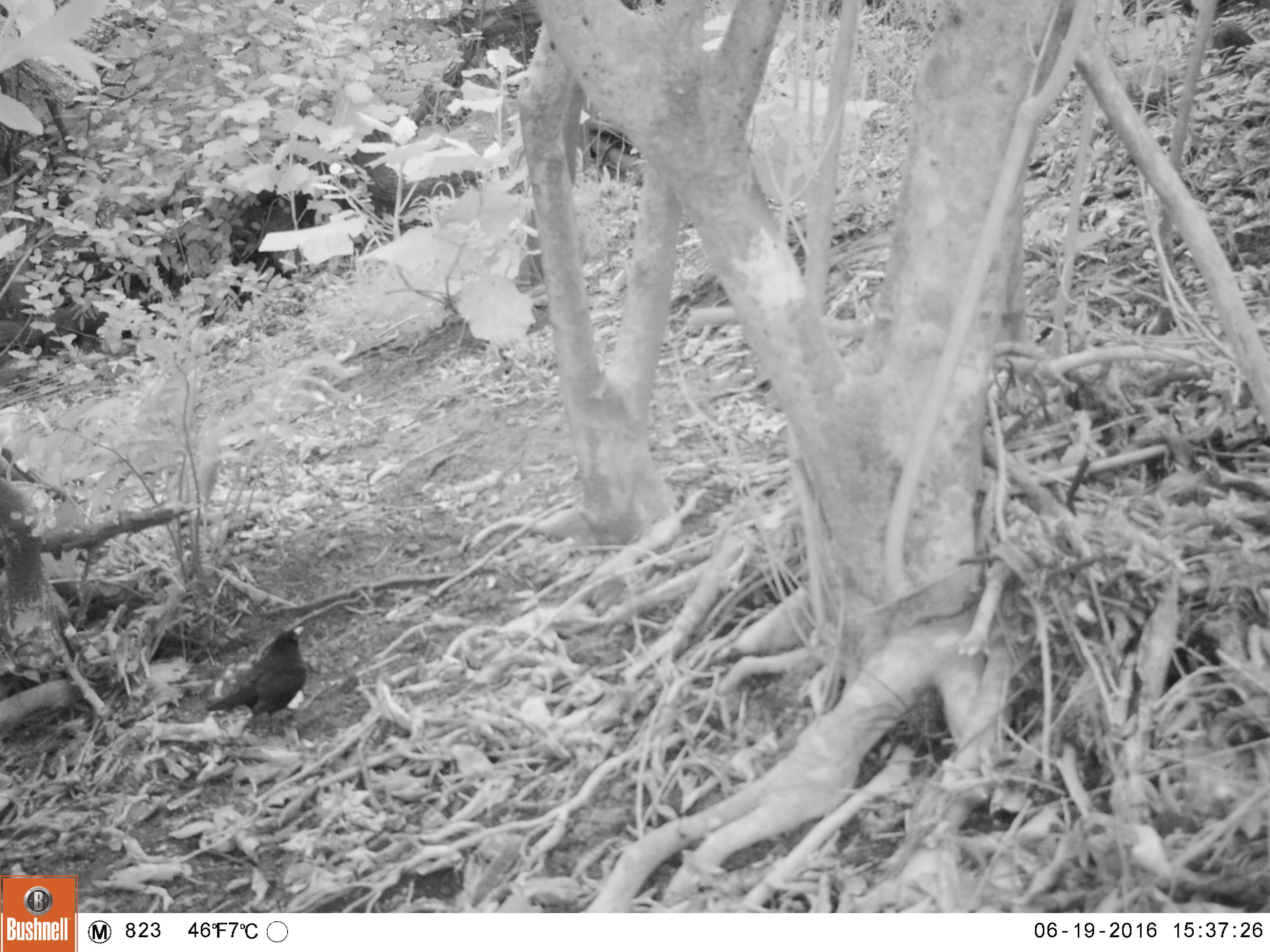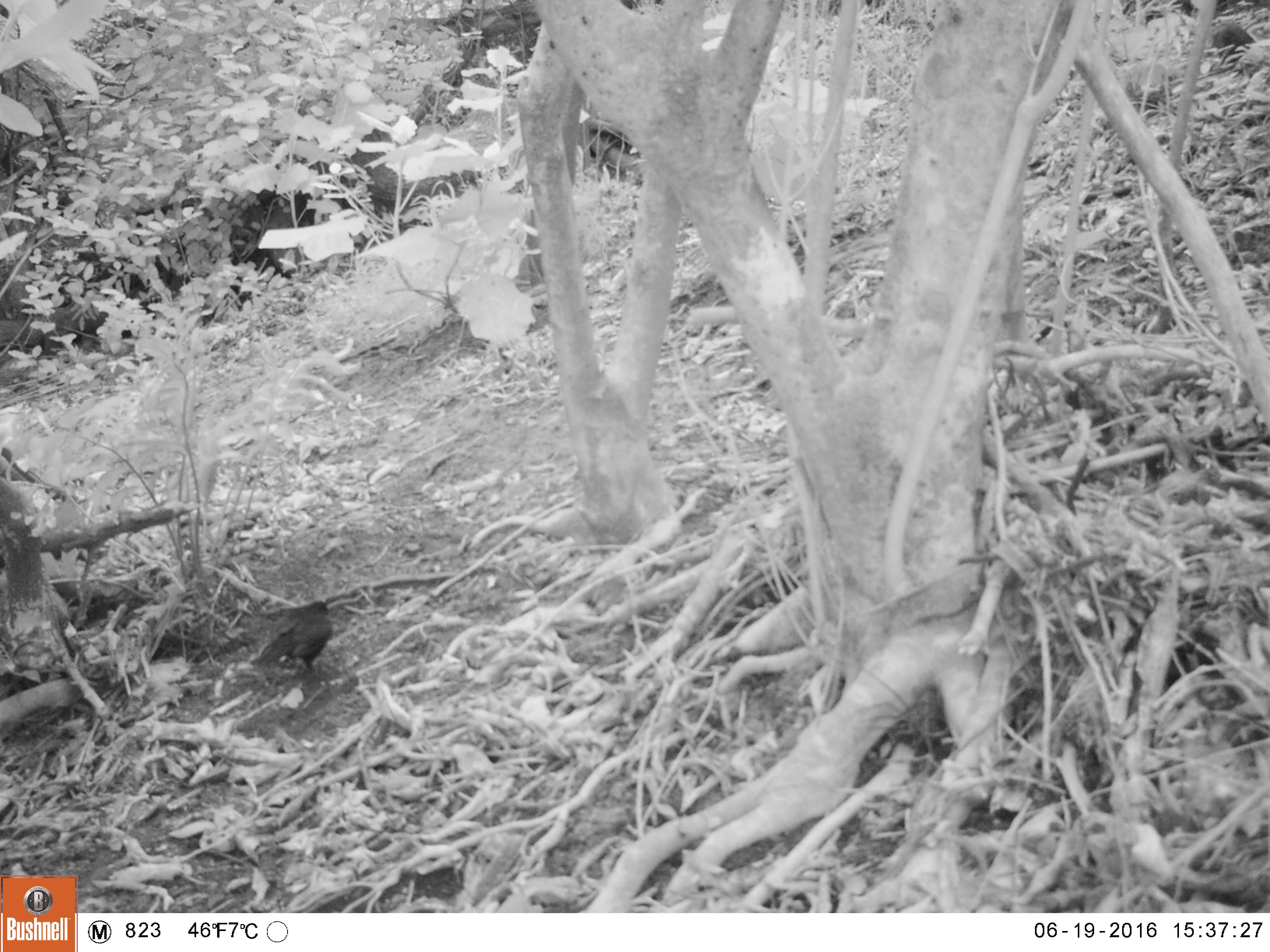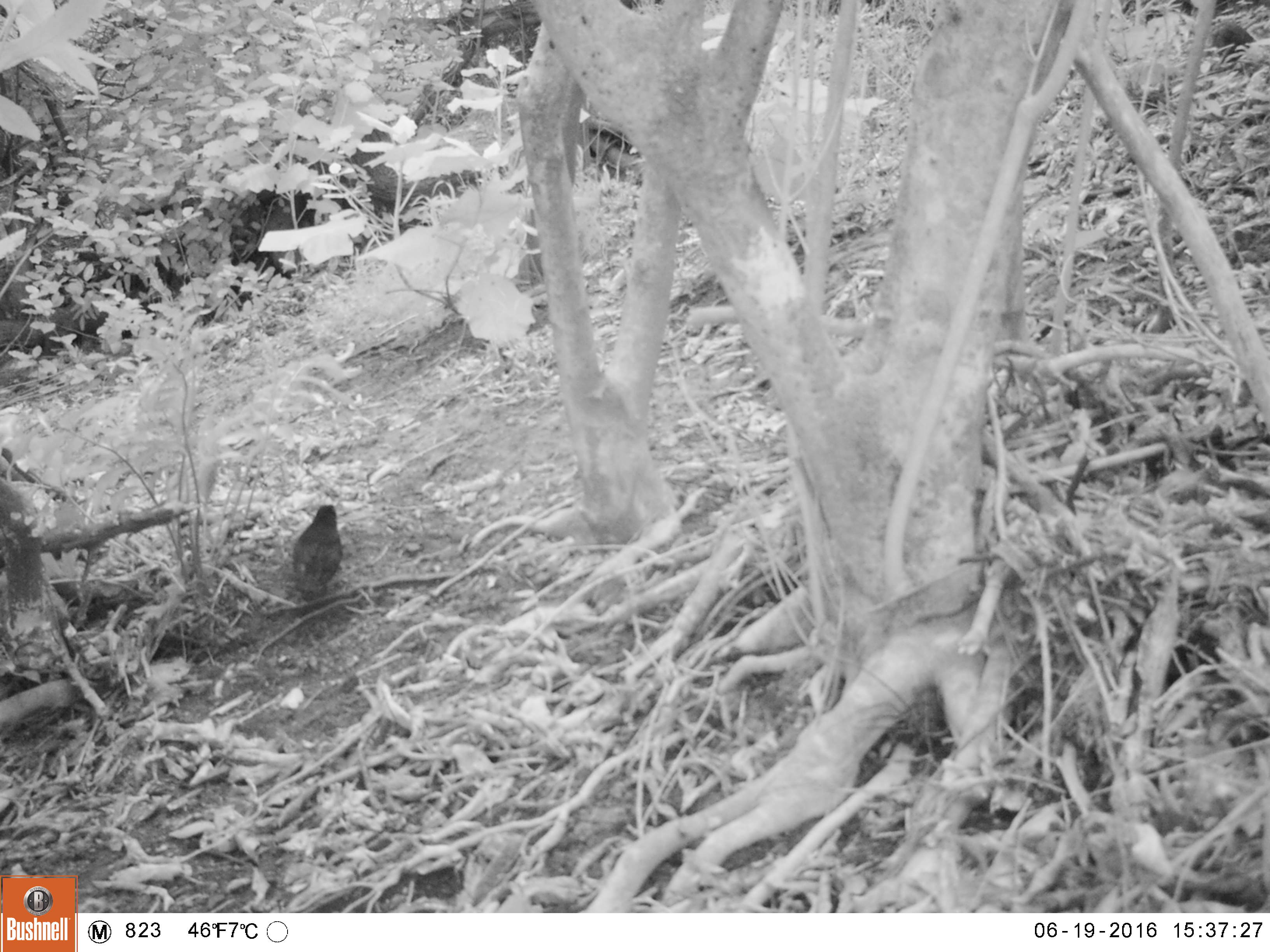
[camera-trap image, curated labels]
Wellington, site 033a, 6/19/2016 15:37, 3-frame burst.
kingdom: Animalia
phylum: Chordata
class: Aves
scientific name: Aves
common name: bird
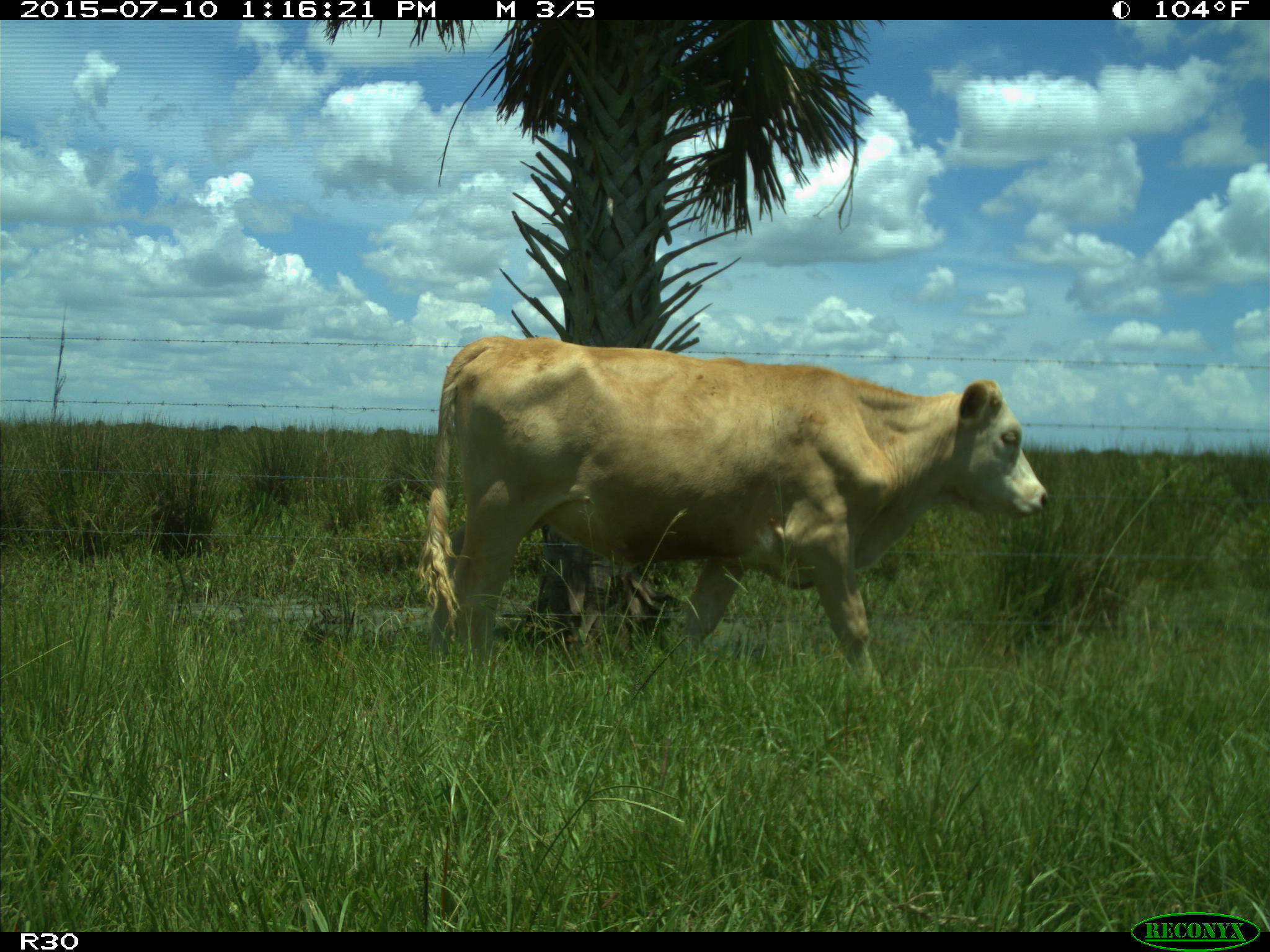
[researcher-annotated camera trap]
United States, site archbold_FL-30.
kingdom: Animalia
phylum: Chordata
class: Mammalia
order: Artiodactyla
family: Bovidae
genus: Bos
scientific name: Bos taurus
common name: domestic cow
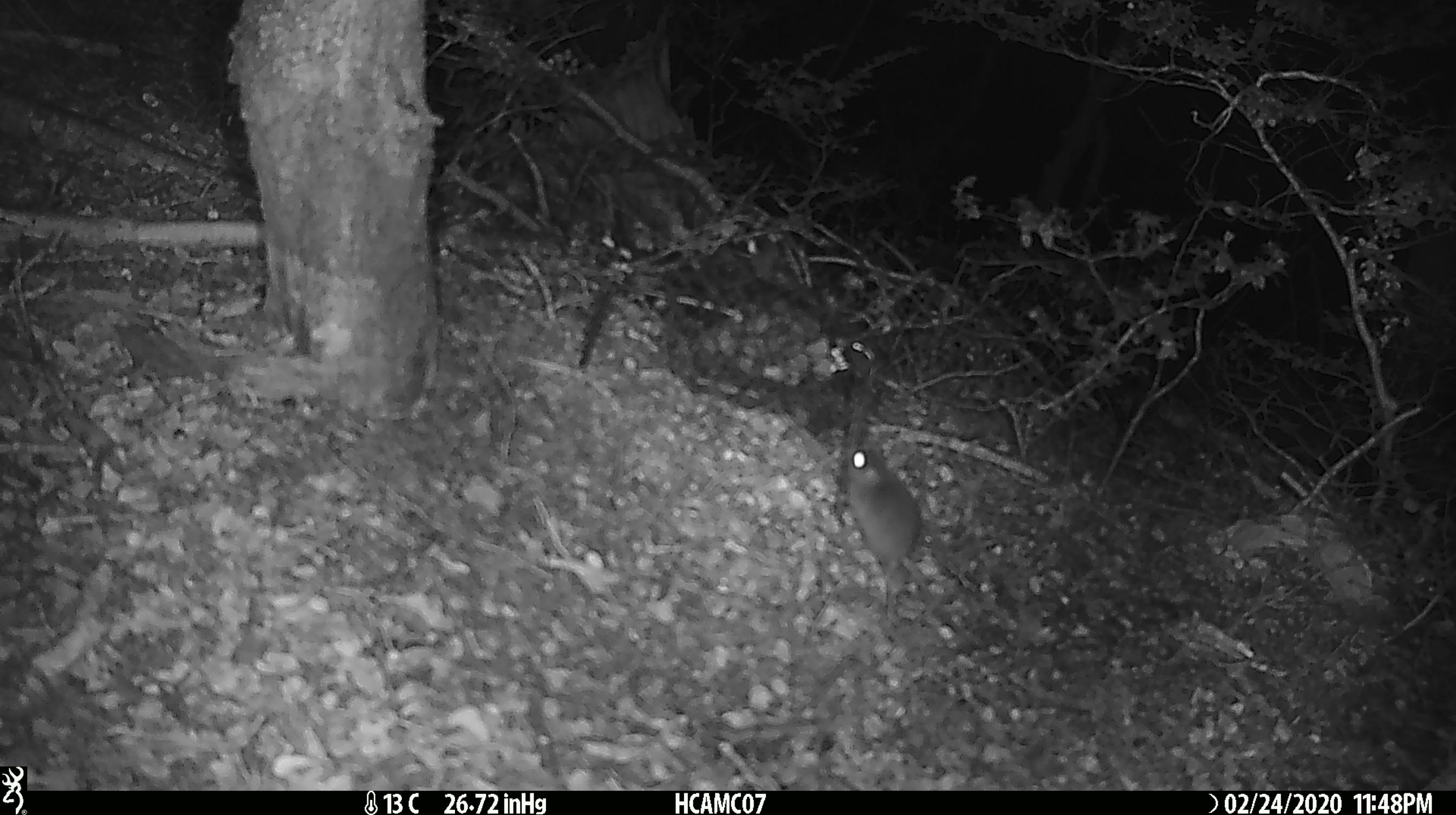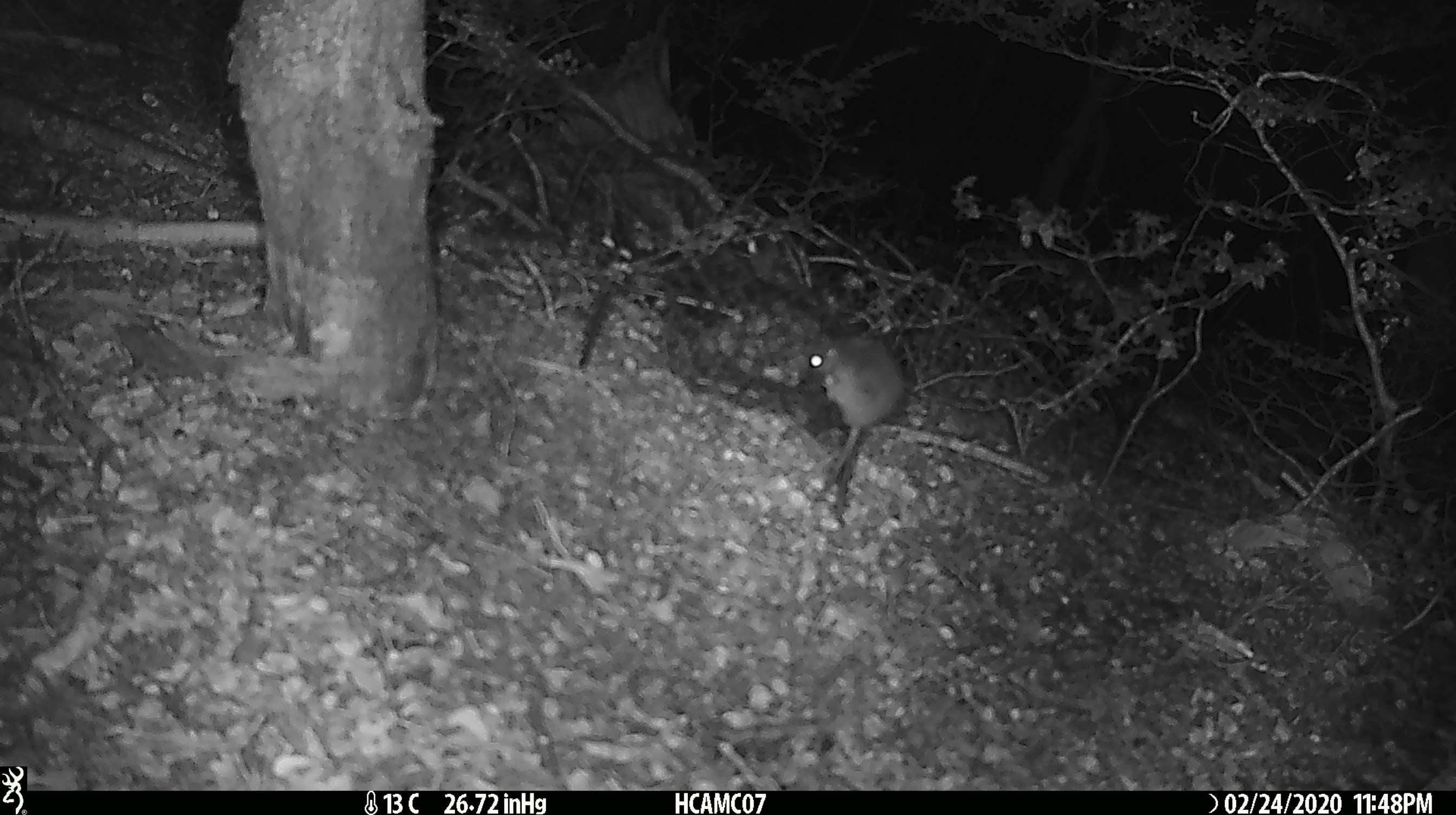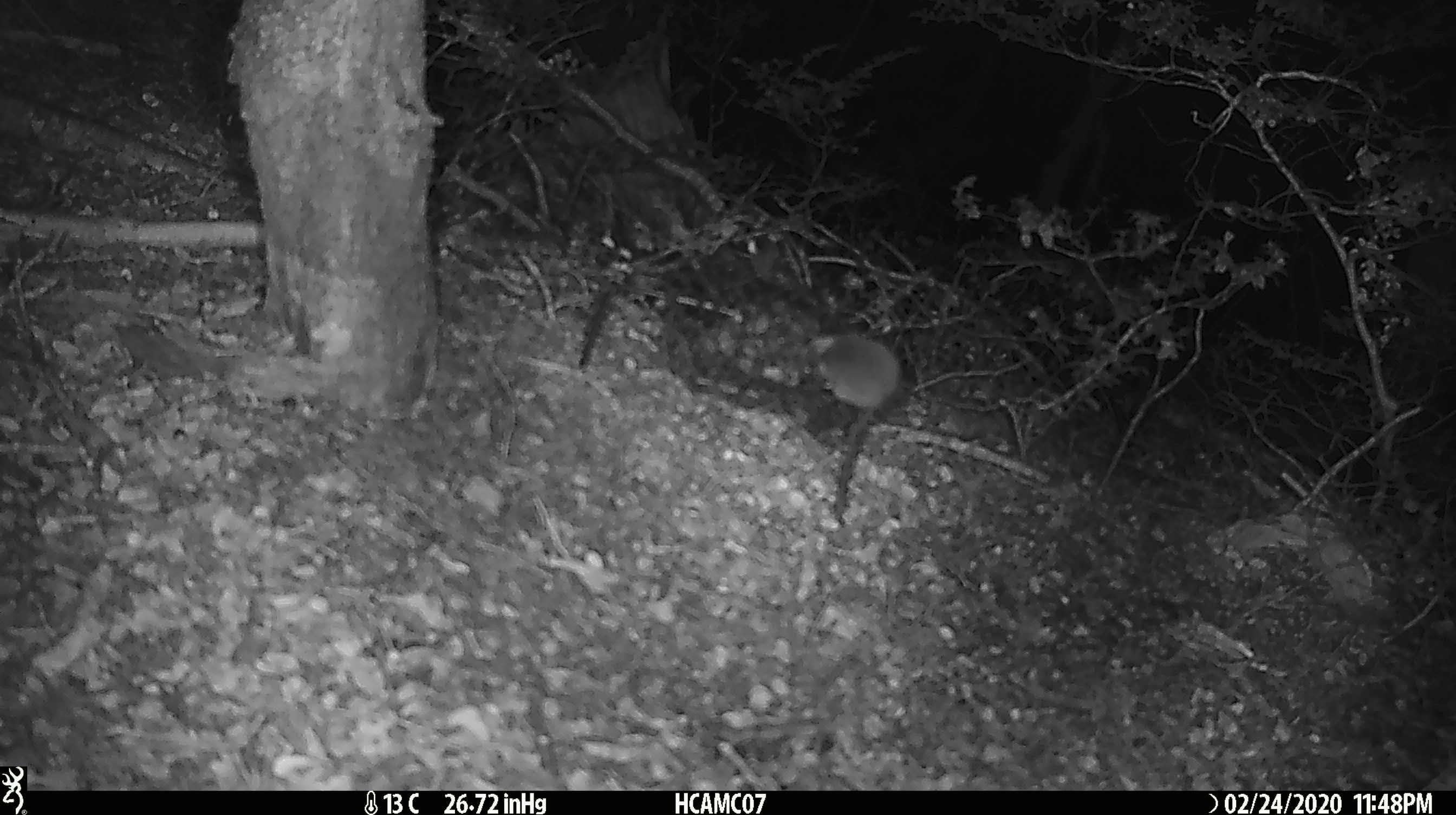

====

__Activity__
Where a line above contains the word "site", show that line.

__Exercise response__
Wellington, site 033a, 6/19/2016 15:37, 3-frame burst.
United States, site archbold_FL-30.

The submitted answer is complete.